Manually building images is error-prone. Here’s a GitHub Actions workflow that builds, scans, and pushes your image on every release:

# .github/workflows/docker-publish.yml
name: Build and Publish Docker Image

on:
  push:
    tags: ['v*']

env:
  REGISTRY: ghcr.io
  IMAGE_NAME: ${{ github.repository }}

jobs:
  build:
    runs-on: ubuntu-latest
    permissions:
      contents: read
      packages: write

    steps:
      - uses: actions/checkout@v4

      - name: Log in to GitHub Container Registry
        uses: docker/login-action@v3
        with:
          registry: ${{ env.REGISTRY }}
          username: ${{ github.actor }}
          password: ${{ secrets.GITHUB_TOKEN }}

      - name: Extract metadata (tags, labels)
        id: meta
        uses: docker/metadata-action@v5
        with:
          images: ${{ env.REGISTRY }}/${{ env.IMAGE_NAME }}
          tags: |
            type=semver,pattern={{version}}
            type=semver,pattern={{major}}.{{minor}}
            type=sha,prefix=git-

      - name: Build and push
        uses: docker/build-push-action@v5
        with:
          context: .
          push: true
          tags: ${{ steps.meta.outputs.tags }}
          labels: ${{ steps.meta.outputs.labels }}
          cache-from: type=gha
          cache-to: type=gha,mode=max

      - name: Scan for vulnerabilities with Trivy
        uses: aquasecurity/trivy-action@master
        with:
          image-ref: ${{ env.REGISTRY }}/${{ env.IMAGE_NAME }}:${{ steps.meta.outputs.version }}
          format: 'sarif'
          output: 'trivy-results.sarif'

      - name: Upload Trivy scan results
        uses: github/codeql-action/upload-sarif@v3
        with:
          sarif_file: 'trivy-results.sarif'

This workflow:

  1. Triggers on version tags
  2. Builds with layer caching (significantly faster CI)
  3. Pushes to GitHub Container Registry (free for public repos)
  4. Scans the image for CVEs with Trivy
  5. Uploads results to GitHub Security tab

Image Size Optimisation

Large images are slow to pull on HPC and cloud. Measure and optimise:

# Check layer sizes
docker history ghcr.io/sk-sahu/rnaseq-container:1.2.0 --human --format "table {{.Size}}\t{{.CreatedBy}}"

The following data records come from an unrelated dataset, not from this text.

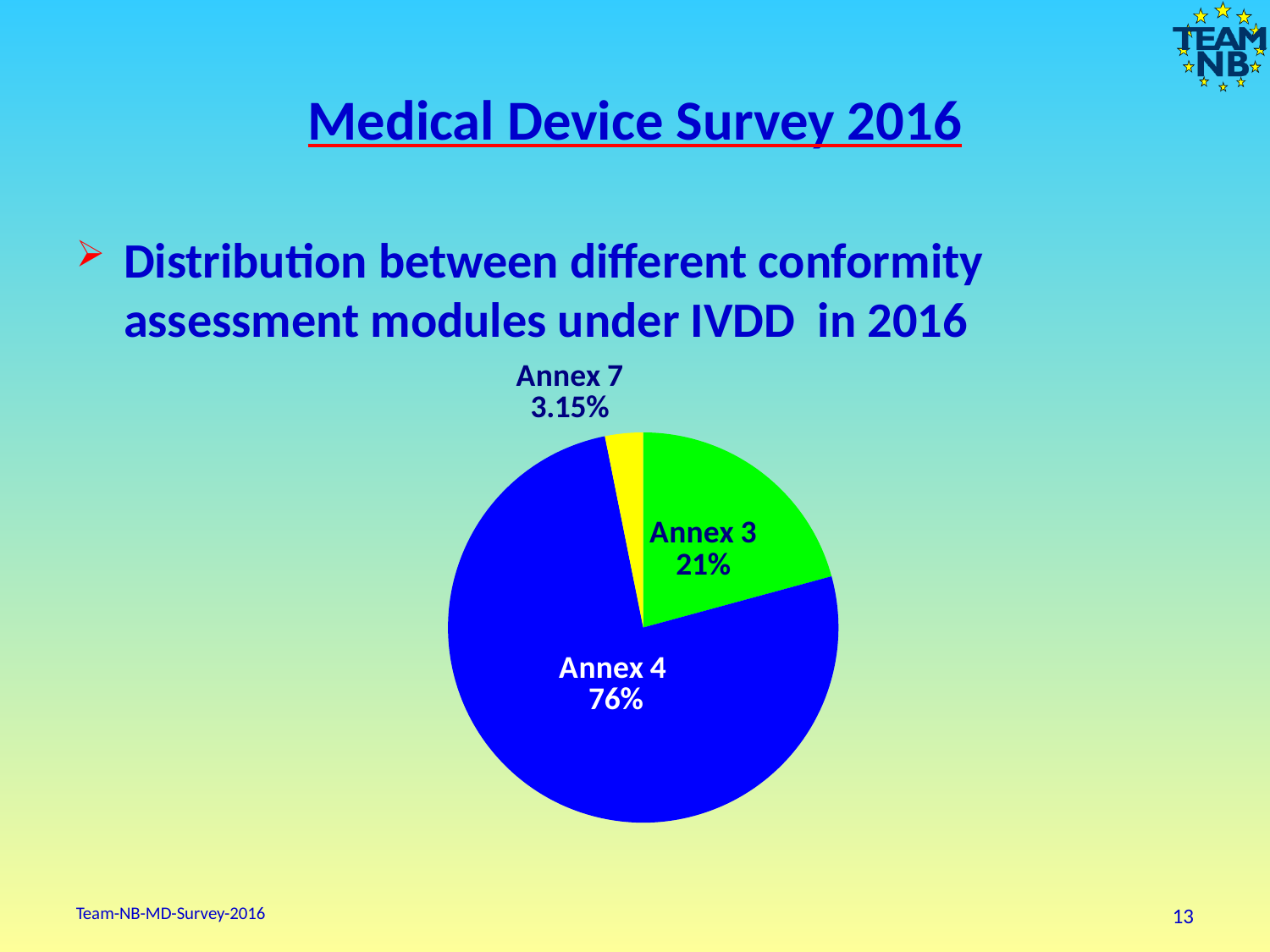
Which annex has the smallest slice of the pie? Annex 7 Which is larger, the share for Annex 3 or the share for Annex 7? Annex 3 Which annex has the largest slice of the pie? Annex 4 What share of the pie does Annex 3 represent? 21% What share of the pie does Annex 7 represent? 3.15% What is the difference in percentage points between the Annex 4 share and the Annex 3 share? 55 percentage points What colour is the Annex 4 slice? Blue How many slices does the pie chart have? 3 What colour is the Annex 7 slice? Yellow What share of the pie does Annex 4 represent? 76% What kind of chart is shown on the slide? Pie chart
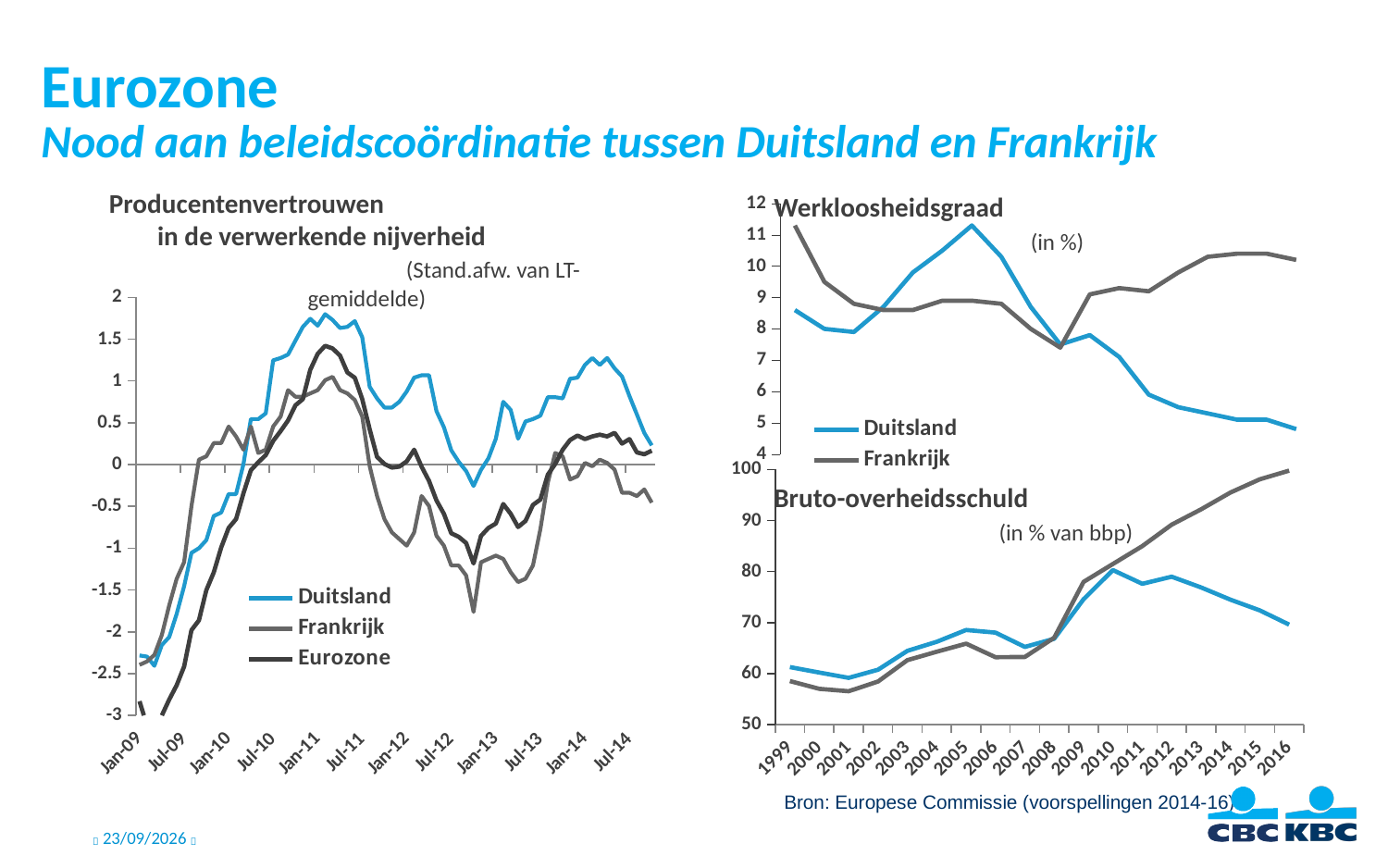
In the 'Bruto-overheidsschuld' chart, does the Frankrijk line rise or fall from 2008 to 2016? rise How many series does the legend of the 'Werkloosheidsgraad' chart list? 2 In the 'Werkloosheidsgraad' chart, is the value for Duitsland in 2005 greater or less than 11? greater What kind of chart is the 'Producentenvertrouwen in de verwerkende nijverheid' chart? line chart In the 'Bruto-overheidsschuld' chart, is the value for Frankrijk in 2016 greater or less than 90? greater In the 'Werkloosheidsgraad' chart, is the value for Duitsland in 2016 greater or less than 5? less How many series does the legend of the 'Producentenvertrouwen in de verwerkende nijverheid' chart list? 3 In the 'Werkloosheidsgraad' chart, which country has the higher unemployment rate in 2016, Duitsland or Frankrijk? Frankrijk In the 'Werkloosheidsgraad' chart, does the Duitsland line rise or fall from 2005 to 2016? fall What unit is shown under the title of the 'Bruto-overheidsschuld' chart? in % van bbp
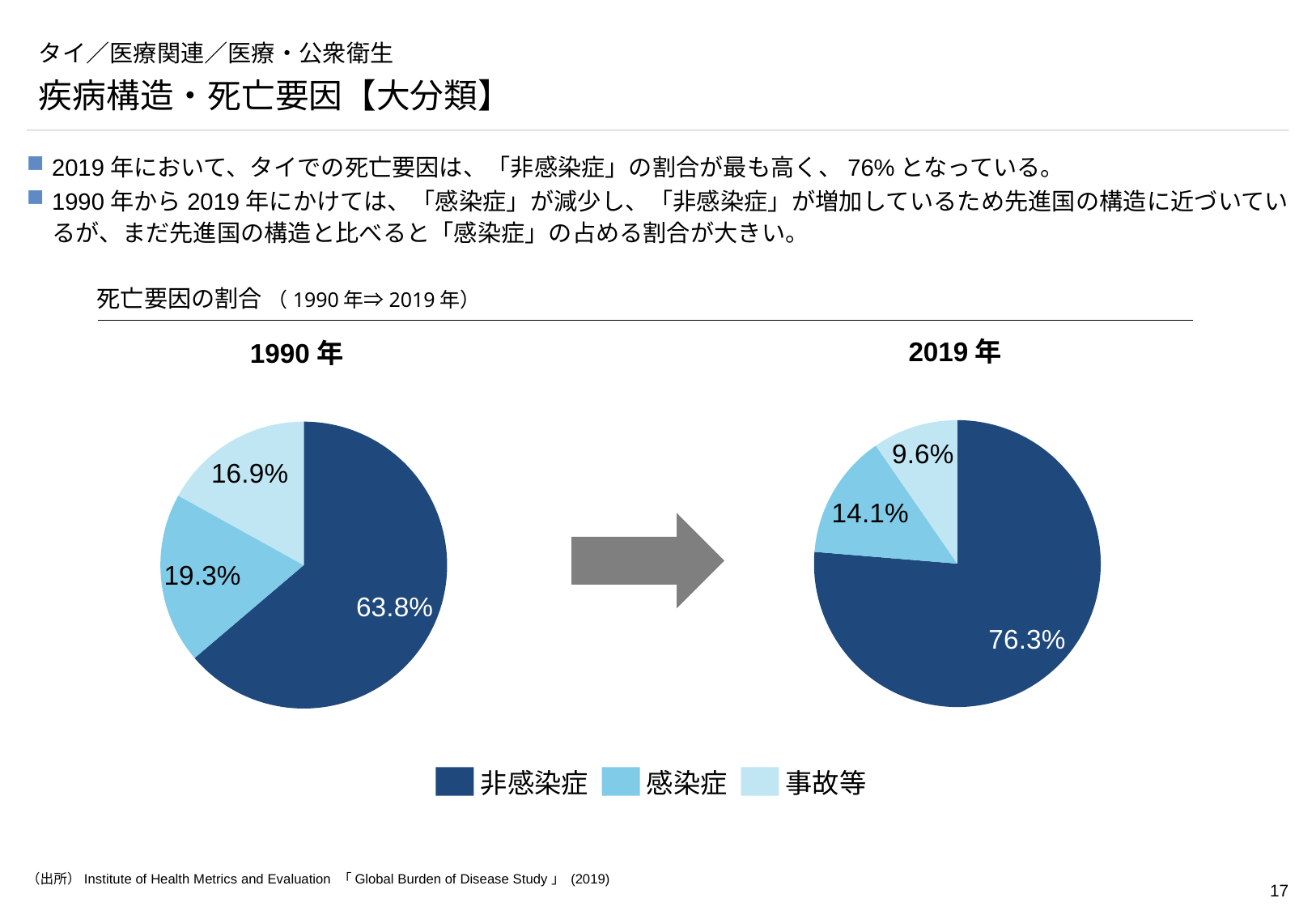
2019年の円グラフで、「事故等」の割合はいくらですか？ 9.6% 「非感染症」の割合は、1990年から2019年にかけて何ポイント増加しましたか？ 12.5ポイント 1990年の円グラフで、「非感染症」の割合はいくらですか？ 63.8% このスライドのグラフはどの種類のグラフですか？ 円グラフ 凡例には何種類の項目が示されていますか？ 3 2019年の円グラフで、「感染症」の割合はいくらですか？ 14.1% 「感染症」の割合は、1990年と2019年のどちらが大きいですか？ 1990年 1990年の円グラフで、最も割合が小さい項目はどれですか？ 事故等 2019年の円グラフで、最も割合が大きい項目はどれですか？ 非感染症 1990年の円グラフで、「事故等」の割合はいくらですか？ 16.9% 1990年の円グラフで、「感染症」と「事故等」の割合の差はいくらですか？ 2.4ポイント 2019年の円グラフで、最も割合が小さい項目はどれですか？ 事故等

# Use dive for interactive exploration
docker run --rm -it \
    -v /var/run/docker.sock:/var/run/docker.sock \
    wagoodman/dive:latest \
    ghcr.io/sk-sahu/rnaseq-container:1.2.0

Common size wins:

# Bad: separate RUN commands leave intermediate layers
RUN apt-get update
RUN apt-get install -y build-essential
RUN apt-get clean

# Good: single RUN command, clean up in the same layer
RUN apt-get update \
    && apt-get install -y --no-install-recommends build-essential \
    && apt-get clean \
    && rm -rf /var/lib/apt/lists/*

Registries for Bioinformatics Images

Before building from scratch, check these community registries:

RegistryURLNotes
BioContainersbiocontainers.proAutomated builds from Bioconda packages
Quay.ioquay.io/biocontainersBioContainers mirror
Docker Hubhub.docker.comBroad ecosystem, rate-limited
GHCRghcr.ioGitHub-integrated, no rate limits for public

For most standard tools (FastQC, STAR, Salmon, DESeq2), a BioContainers image already exists. Use it — don’t maintain your own version.

Containers are not optional infrastructure anymore. They’re the minimum standard for reproducible research, and the tooling has matured to the point where the overhead of building a good image is small relative to the scientific value it adds.